Your tasks -
1 > In the passage on Dallas food, what is curtido?
2 > Transcribe the passage on Dallas food from "Forget, at least" up to and including "a sensational way.".
3 > Write the next part of the passage on Dallas food, picking up from its final sentence.

***** Selected excerpt

Forget, at least for a second, oily taquitos or the wet paper of a drive-thru egg burrito. The clean white cheese at Zaguán tastes so far from heavy that you’ll feel gravity-less. It’s a pasteurized queso blanco recipe, and decades ago, Branger’s father co-created it. It’s a family cheese. It melds with ham in a sensational way.

Some of the best dishes in Dallas are this fast and this inexpensive, and frequently overlooked. The pupusas topped with curtido, a pickled cabbage condiment, are cheaper than a fried-chicken sandwich at the Pupuseria Yoselyn in East Dallas. The chili momos at this Texaco gas station are such a delicious steal, you’ll want to apologize for ordering them (critic Brian Reinhart knows the power of a gas station).

**********
***** Data

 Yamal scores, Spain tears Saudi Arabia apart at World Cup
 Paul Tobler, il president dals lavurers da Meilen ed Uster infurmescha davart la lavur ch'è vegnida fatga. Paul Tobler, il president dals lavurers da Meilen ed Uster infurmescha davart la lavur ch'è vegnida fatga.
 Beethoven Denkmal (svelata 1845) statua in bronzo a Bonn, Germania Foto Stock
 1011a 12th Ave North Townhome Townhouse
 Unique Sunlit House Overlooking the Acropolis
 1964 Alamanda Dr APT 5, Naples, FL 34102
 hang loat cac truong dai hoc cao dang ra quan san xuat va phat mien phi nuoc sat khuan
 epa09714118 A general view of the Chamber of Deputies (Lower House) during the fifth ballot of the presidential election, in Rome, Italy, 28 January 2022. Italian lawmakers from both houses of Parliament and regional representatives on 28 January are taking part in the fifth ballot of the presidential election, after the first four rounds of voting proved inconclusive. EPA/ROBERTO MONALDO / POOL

**********

List of answers -
1 > A pickled cabbage condiment.

2 >
Forget, at least for a second, oily taquitos or the wet paper of a drive-thru egg burrito. The clean white cheese at Zaguán tastes so far from heavy that you’ll feel gravity-less. It’s a pasteurized queso blanco recipe, and decades ago, Branger’s father co-created it. It’s a family cheese. It melds with ham in a sensational way.

3 >
Don’t forget this cachito. As quick as you can imagine, the warm roll, crackling as you press into it, is handed over. This is how the best food is delivered. It should be like this as much as possible: Fresh-baked and immediate, as close as it can be to the moment the hands that made it.

Zaguán Latin Cafe and Bakery, 2604 Oak Lawn Ave. Open 7:30 a.m. to 8 p.m. Sunday through Wednesday 7:30 a.m. to 10:30 p.m. Thursday through Saturday.